Saddling people with soul-crushing debt to pay for an education is a great way to make them desperate. Myself, I went into IT, where my skills and abilities, earned me my current job (and the last 4). They then paid to get me a couple certs. They also pay me well above the median household income, and allow me to work from home, all because I was able to demonstrate my ability. The key is to find a field you don't mind working in that needs workers. Electricians, plumbers, welders, mechanics... the world needs more of these. They make more than most college graduates, after 4 years of getting paid instead of paying to learn a craft. The ideal that you're espousing, that anyone that doesn't pay for a degree or have rich parents is doomed to fail is complete bollocks. It just takes effort, drive, and a willingness to work for what you want.
Watch for Penguins, they eat Apples and throw rocks at Windows.
You don't need a college degree if you have these two things:
1) Technical Skills - The skills actually needed to do your job. Essential.
2) People Skills - The skills to actually talk to people and convince them that you're not an idiot. Convincing people that you're worth the time and the money is the 2nd most important skill you can have.
I'm making more money than all of my 4-year degree friends because I decided long ago to educate myself in a field that's likely to GROW (and not things like art history, where you go to school just to teach other kids, so they can teach other kids, and so on) and because I can talk to people and have them see me as an asset and not a potential liability.
So really you need at least three things - the two you numbered above, plus
3) A desire to work in a field where money is thrown at anyone, not just college graduates.

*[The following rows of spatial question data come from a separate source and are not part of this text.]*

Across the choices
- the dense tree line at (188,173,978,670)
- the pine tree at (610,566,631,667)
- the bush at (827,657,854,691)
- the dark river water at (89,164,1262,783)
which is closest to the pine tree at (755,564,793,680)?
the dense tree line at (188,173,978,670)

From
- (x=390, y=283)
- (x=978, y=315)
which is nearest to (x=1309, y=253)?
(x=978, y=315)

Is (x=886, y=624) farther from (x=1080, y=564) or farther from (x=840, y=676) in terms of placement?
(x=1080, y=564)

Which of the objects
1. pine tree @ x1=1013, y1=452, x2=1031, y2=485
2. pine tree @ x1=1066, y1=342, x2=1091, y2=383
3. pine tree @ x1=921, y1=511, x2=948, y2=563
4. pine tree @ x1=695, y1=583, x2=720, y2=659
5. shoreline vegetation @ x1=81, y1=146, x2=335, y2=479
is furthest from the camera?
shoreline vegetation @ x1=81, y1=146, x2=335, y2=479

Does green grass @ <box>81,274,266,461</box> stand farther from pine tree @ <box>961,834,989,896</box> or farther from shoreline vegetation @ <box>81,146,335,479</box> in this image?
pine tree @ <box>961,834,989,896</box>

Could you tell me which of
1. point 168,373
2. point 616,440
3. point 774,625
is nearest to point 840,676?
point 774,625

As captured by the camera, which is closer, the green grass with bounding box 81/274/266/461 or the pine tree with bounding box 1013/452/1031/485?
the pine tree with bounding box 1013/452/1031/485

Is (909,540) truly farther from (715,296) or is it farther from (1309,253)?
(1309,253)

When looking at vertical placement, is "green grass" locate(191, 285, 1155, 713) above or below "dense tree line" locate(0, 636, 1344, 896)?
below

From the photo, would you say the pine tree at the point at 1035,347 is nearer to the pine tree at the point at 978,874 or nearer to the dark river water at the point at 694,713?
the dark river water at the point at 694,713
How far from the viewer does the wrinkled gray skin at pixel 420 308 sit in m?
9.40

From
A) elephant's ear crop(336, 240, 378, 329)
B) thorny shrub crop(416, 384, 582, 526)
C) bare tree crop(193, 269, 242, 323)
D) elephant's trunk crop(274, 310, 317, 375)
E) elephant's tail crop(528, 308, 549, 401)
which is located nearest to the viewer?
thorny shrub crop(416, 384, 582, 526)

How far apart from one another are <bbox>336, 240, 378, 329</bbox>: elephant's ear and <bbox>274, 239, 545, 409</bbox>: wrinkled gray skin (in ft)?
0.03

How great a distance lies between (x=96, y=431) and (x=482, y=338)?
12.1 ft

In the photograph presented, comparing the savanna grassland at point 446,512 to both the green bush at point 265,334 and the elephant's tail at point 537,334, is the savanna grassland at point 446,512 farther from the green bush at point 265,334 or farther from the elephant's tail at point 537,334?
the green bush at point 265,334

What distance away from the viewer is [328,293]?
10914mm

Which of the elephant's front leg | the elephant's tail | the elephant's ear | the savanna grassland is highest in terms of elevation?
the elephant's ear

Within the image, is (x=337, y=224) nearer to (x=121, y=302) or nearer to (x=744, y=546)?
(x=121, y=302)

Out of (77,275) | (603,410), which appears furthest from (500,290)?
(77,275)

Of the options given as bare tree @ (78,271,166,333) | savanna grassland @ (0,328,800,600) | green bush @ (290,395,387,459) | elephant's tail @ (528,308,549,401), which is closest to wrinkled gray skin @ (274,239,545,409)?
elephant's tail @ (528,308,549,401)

It doesn't hurt to be nice.
^^THIS!!!
What I get so frustrated by is that there is this mentality that people can somehow "fall back" on a degree. That's bullshit. There are tons of people with degrees and even advanced degrees selling refrigerators at Sears. A degree doesn't magically bestow ANYTHING. People that think they have a degree and somehow get to start a rung higher than someone without one are sadly mistaken as well. One of my best friends used to bitch nonstop about how he had his masters degree, and his boss only had a high school degree. One day after a few beers I had enough of it and said "Look, you went to school for 7 years, he started two businesses after high school, both failed, but he learned a lot from his failures, then went to work making nothing as a call center manager, worked his way up the management chain reading books on it, and going to conferences to get better at it. His trade is management, yours is Java development, and just because he is your boss doesn't mean he automatically makes more money than you. Great developers are harder to hire and fire than great managers." He never said crap about it again.
College now is the high school diploma of years past. It's good, but it's a fairly cheap commodity now. If someone doesn't have one, then they are just missing a cheap commodity.
Yes I have a bachelors degree, and no I don't think it's really helped me at all.
I have the perfect example of that. I applied for a job that required a B.A. in a particular area even though I did not have it because I have a doctorate degree in that field. Well, turns out a friend of my father worked for that company and was the person who made the hiring decision. A few months later, my dad introduced us at a meet and greet and he asked my why I didn't apply. I told him I did and his reply is that he definitely would have remembered seeing a doctorate but all he got to choose from was 5 B.A.s. He found out, after a little digging that tons of people with a B.S. in that area as well as myself and a few other master and doctorate degrees did not even make it onto his desk because the resume scanner threw us all out because we didn't have a B.A. in that field.